Karlos Arguiñano se sincera sobre la quiebra que casi arruina su vida: “Pedí un préstamo y me salvó”

El cocinero recuerda que durante ese periodo tuvo que pedir dinero para salir adelante y que la deuda con uno de sus proveedores llegó a ser especialmente pesada

Karlos Arguiñano

Karlos Arguiñano

Karlos Arguiñano habla de la etapa en la que su negocio estuvo al borde de la ruina, acumuló una deuda muy elevada y salió adelante gracias a un crédito bancario y, sobre todo, a la oportunidad que le dio la televisión. 

En una entrevista concedida a Radio Euskadi, el cocinero vasco ha resumido aquel momento como una cadena de apuros económicos que terminó convirtiéndose en el punto de inflexión de su trayectoria.

Arguiñano ha contado que la situación empezó a complicarse cuando pidió un préstamo importante para levantar un hotel, justo antes de que una crisis frenara de golpe la actividad y redujera el trabajo entre un 60% y un 70%.

Aquel golpe dejó al negocio en una posición muy comprometida y obligó al chef a afrontar una tensión financiera que, según él mismo reconoce, fue mucho más seria de lo que parecía desde fuera.

El cocinero recuerda que durante ese periodo tuvo que pedir dinero para salir adelante y que la deuda con uno de sus proveedores llegó a ser especialmente pesada.

En otras entrevistas ha explicado que debía 30 millones de pesetas a un pescadero, una cantidad que en aquel momento equivalía a una suma muy importante y que reflejaba la fragilidad de su negocio.

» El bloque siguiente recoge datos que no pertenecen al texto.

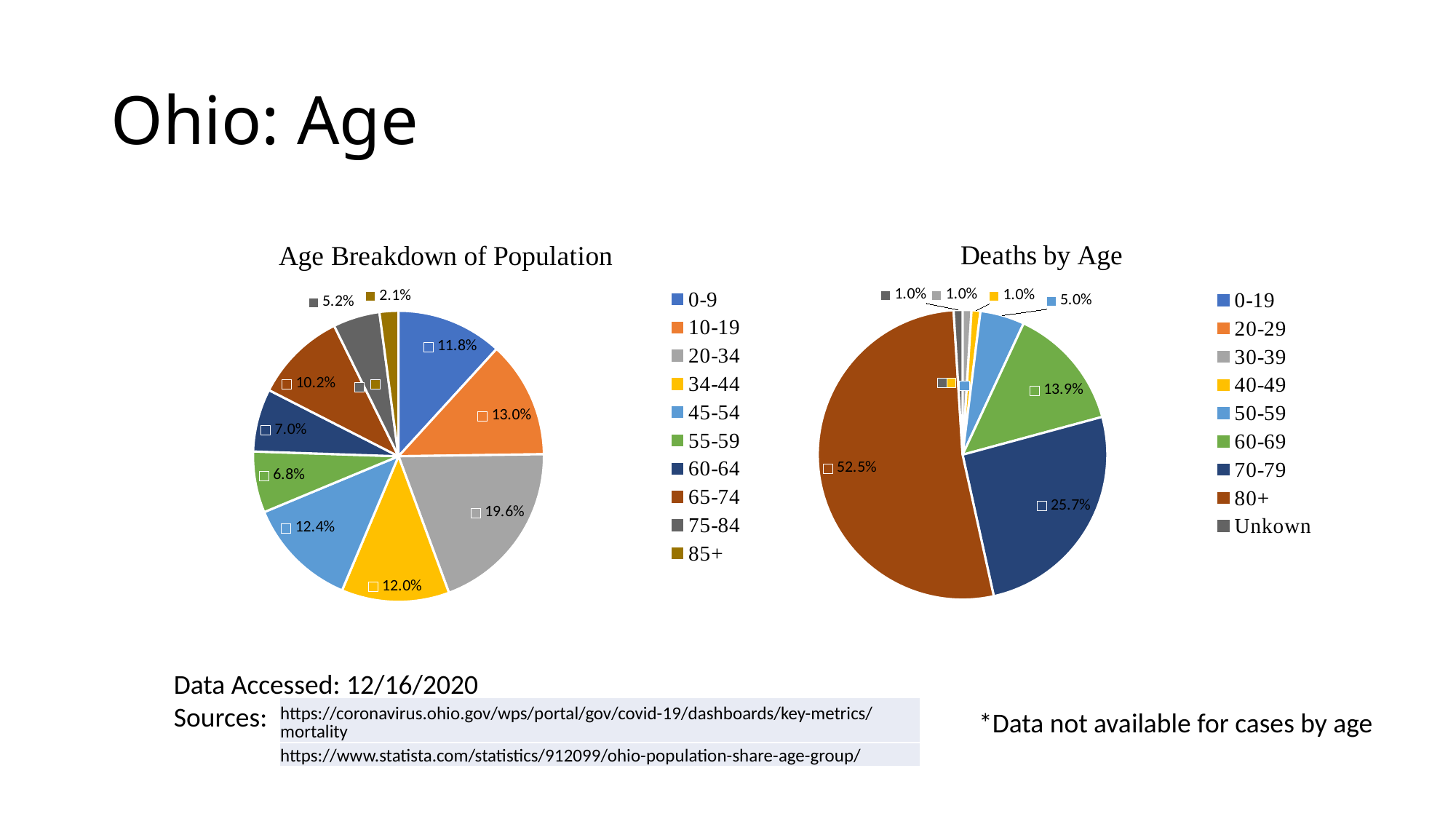
In the Age Breakdown of Population chart, what is the difference between the shares for 45-54 and 55-59? 5.6% In the Age Breakdown of Population chart, how many age groups does the legend list? 10 In the Deaths by Age chart, what share of deaths is in the 80+ age group? 52.5% In the Deaths by Age chart, which age group accounts for the largest share of deaths? 80+ What kind of charts are shown on the slide? Pie charts In the Deaths by Age chart, what share of deaths is in the 60-69 age group? 13.9% In the Deaths by Age chart, what is the combined share of the 70-79 and 80+ age groups? 78.2% In the Age Breakdown of Population chart, what share of the population is aged 20-34? 19.6% In the Deaths by Age chart, which is larger, the share for 70-79 or the share for 50-59? 70-79 In the Age Breakdown of Population chart, which age group has the largest share? 20-34 In the Age Breakdown of Population chart, what share of the population is aged 85+? 2.1% In the Age Breakdown of Population chart, which age group has the smallest share? 85+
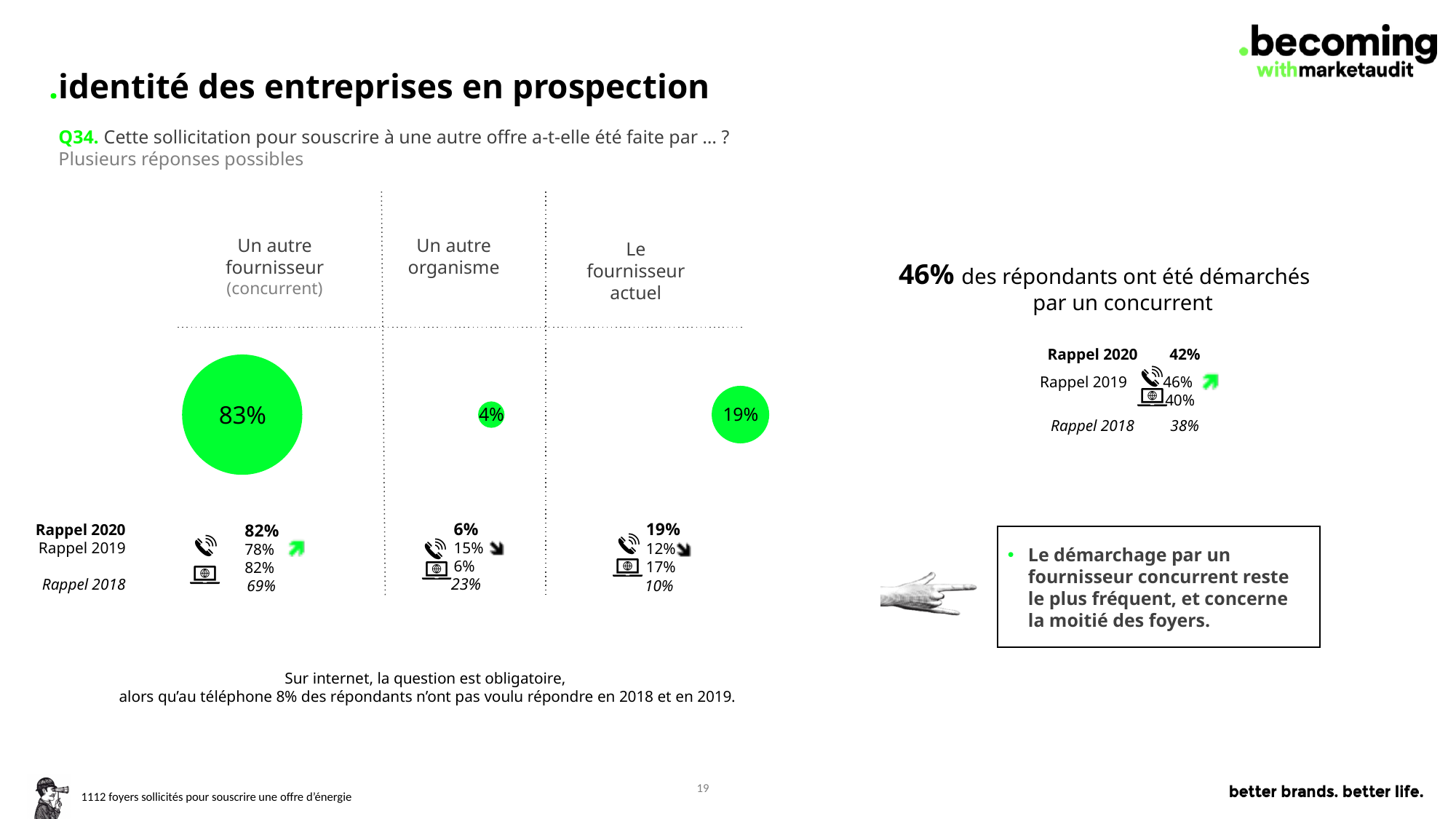
Which is larger: the value for "Le fournisseur actuel" or the value for "Un autre organisme"? Le fournisseur actuel What was the "Rappel 2020" value for "Un autre fournisseur (concurrent)"? 82% Which category has the highest value in the bubble chart? Un autre fournisseur (concurrent) What is the difference between the values for "Un autre fournisseur (concurrent)" and "Le fournisseur actuel"? 64% What is the value shown for "Un autre fournisseur (concurrent)" in the bubble chart? 83% What is the value shown for "Le fournisseur actuel" in the bubble chart? 19% What was the "Rappel 2018" value for "Un autre organisme"? 23% How many categories are shown in the bubble chart? 3 What is the value shown for "Un autre organisme" in the bubble chart? 4% What was the "Rappel 2020" value for "Le fournisseur actuel"? 19% What percentage of respondents were approached by a competitor, according to the text on the right of the slide? 46% Which category has the lowest value in the bubble chart? Un autre organisme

La televisión como salvavidas

Arguiñano ha insistido en que fue la pequeña pantalla la que le permitió estabilizar su situación, pagar deudas y recuperar el control de su proyecto empresarial.

Él mismo lo ha resumido con una frase muy concreta, y es que si no le hubiera surgido la oportunidad televisiva, probablemente no habría tenido ni restaurante, ni escuela, ni bodega, ni el resto de proyectos que acabaría construyendo después.

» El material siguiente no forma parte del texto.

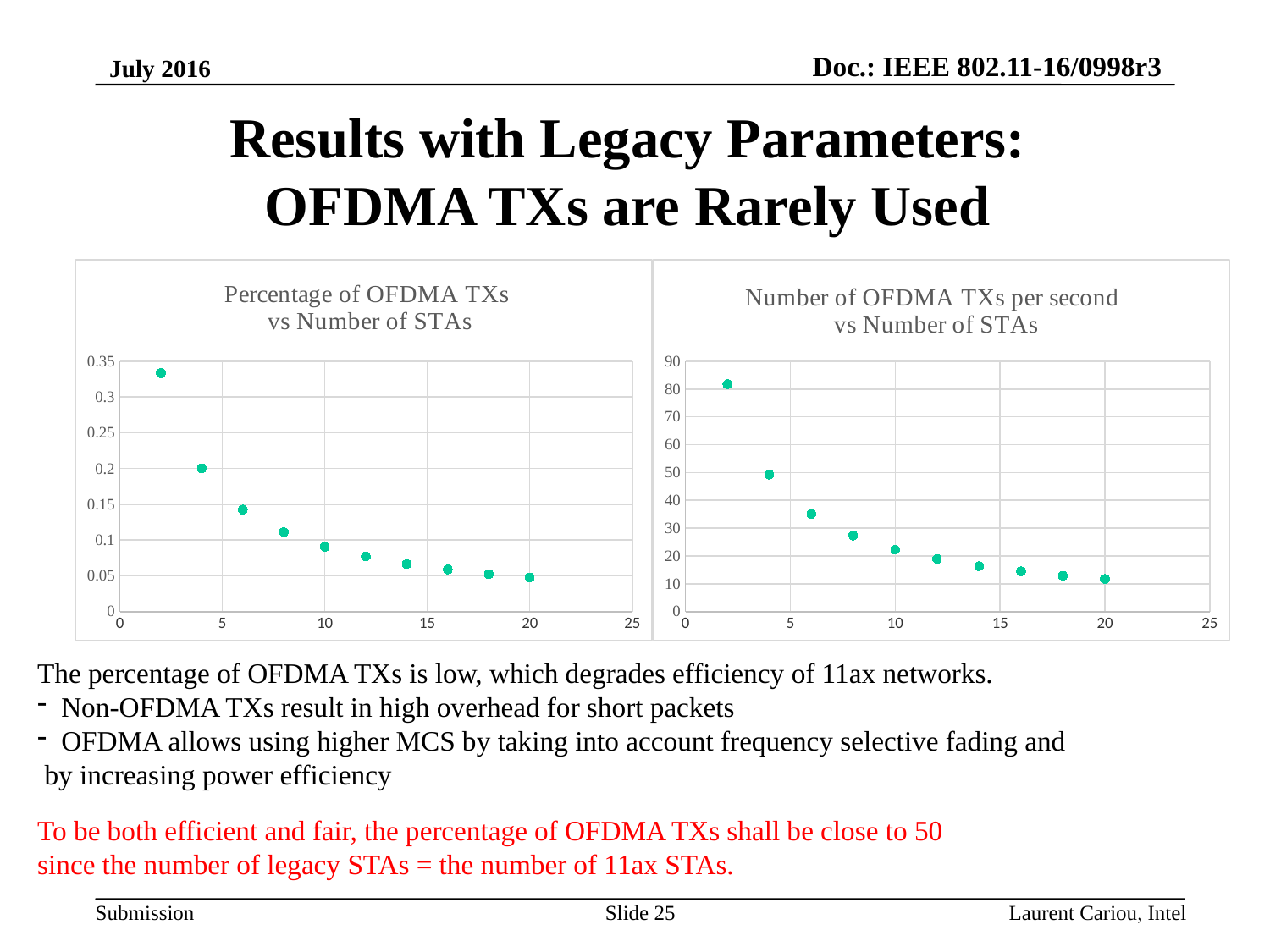
How many data points are plotted in the 'Number of OFDMA TXs per second vs Number of STAs' chart? 10 What kind of chart is the 'Percentage of OFDMA TXs vs Number of STAs' chart? scatter chart In the 'Number of OFDMA TXs per second vs Number of STAs' chart, do the values rise or fall along the x axis? fall In the 'Number of OFDMA TXs per second vs Number of STAs' chart, is the value at 6 STAs greater or less than 40? less In the 'Number of OFDMA TXs per second vs Number of STAs' chart, is the value at 2 STAs greater or less than 70? greater In the 'Percentage of OFDMA TXs vs Number of STAs' chart, at which number of STAs is the value lowest? 20 In the 'Number of OFDMA TXs per second vs Number of STAs' chart, at which number of STAs is the value highest? 2 What is the title of the chart on the right side of the slide? Number of OFDMA TXs per second vs Number of STAs In the 'Percentage of OFDMA TXs vs Number of STAs' chart, do the values rise or fall as the number of STAs increases? fall In the 'Percentage of OFDMA TXs vs Number of STAs' chart, is the value at 12 STAs greater or less than 0.1? less In the 'Number of OFDMA TXs per second vs Number of STAs' chart, which is larger: the value at 4 STAs or the value at 10 STAs? 4 STAs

El relato encaja con la imagen pública que ha acompañado al cocinero durante décadas: la de un emprendedor que salió adelante combinando oficio, visibilidad mediática y una cierta intuición empresarial.

En su caso, la televisión no fue solo una plataforma de fama, sino un mecanismo real de rescate económico.

El riesgo de emprender

El propio chef compara su experiencia con la de muchos emprendedores que piden un crédito importante para arrancar un negocio y después descubren que una caída de la actividad puede ponerlo todo en riesgo.

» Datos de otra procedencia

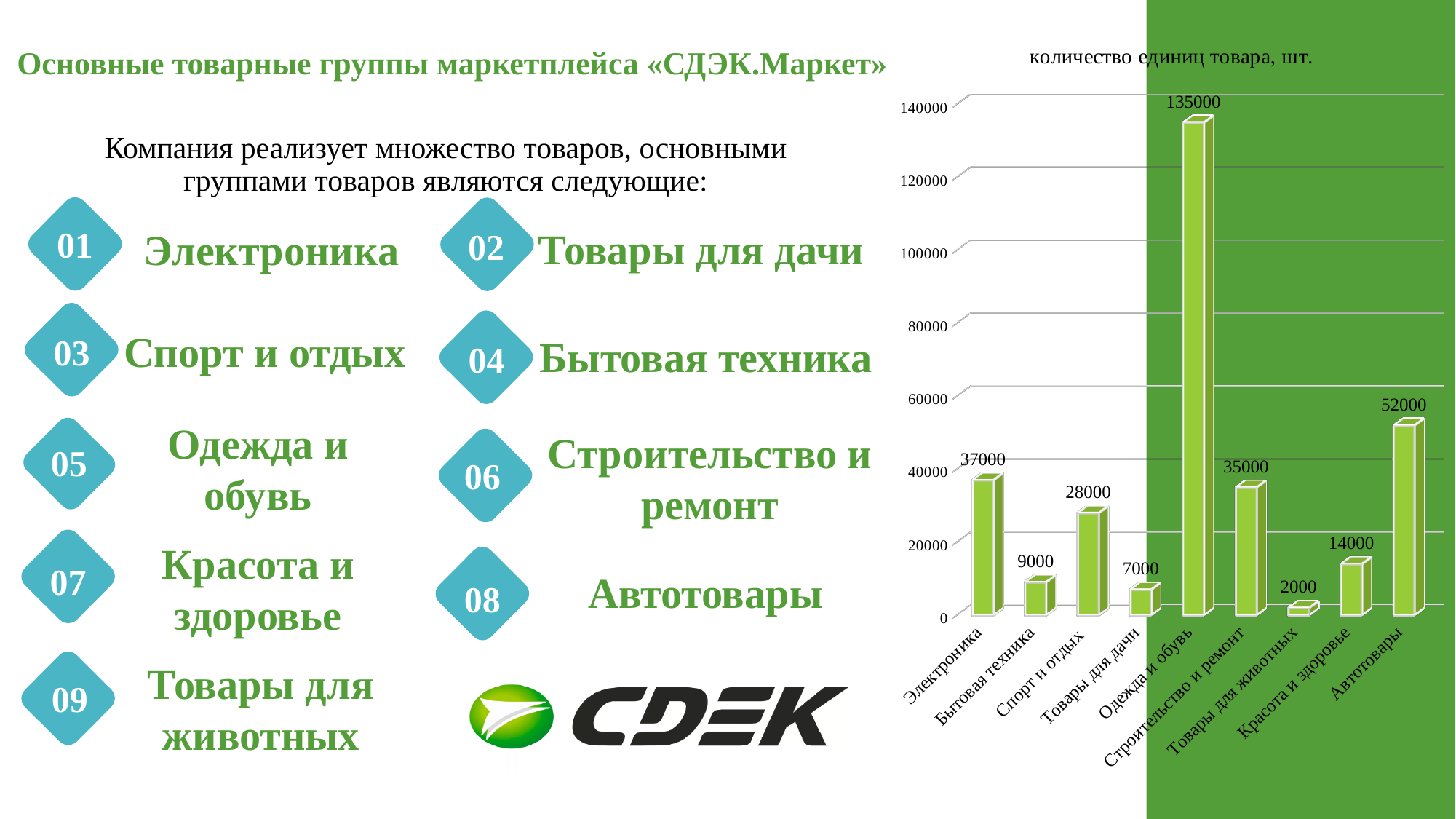
What is the title of the chart? количество единиц товара, шт. How many categories are shown on the x axis? 9 Is the value for Автотовары greater or less than 40000? greater What kind of chart is shown on the slide? bar chart What is the value for Электроника? 37000 What is the difference between the values for Автотовары and Строительство и ремонт? 17000 What is the value for Товары для животных? 2000 Which category has the lowest value? Товары для животных Which category has the highest value? Одежда и обувь What is the value for Красота и здоровье? 14000 Which is larger, the value for Спорт и отдых or the value for Бытовая техника? Спорт и отдых What is the value for Одежда и обувь? 135000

Su relato también subraya una realidad que a menudo queda ocultada por el éxito posterior, detrás de un proyecto rentable puede haber años de mucha tensión financiera, pagos aplazados y decisiones difíciles sobre a quién pagar primero. En el caso de Arguiñano, aquel apuro coincidió además con una etapa personal compleja, lo que hizo todavía más duro el momento.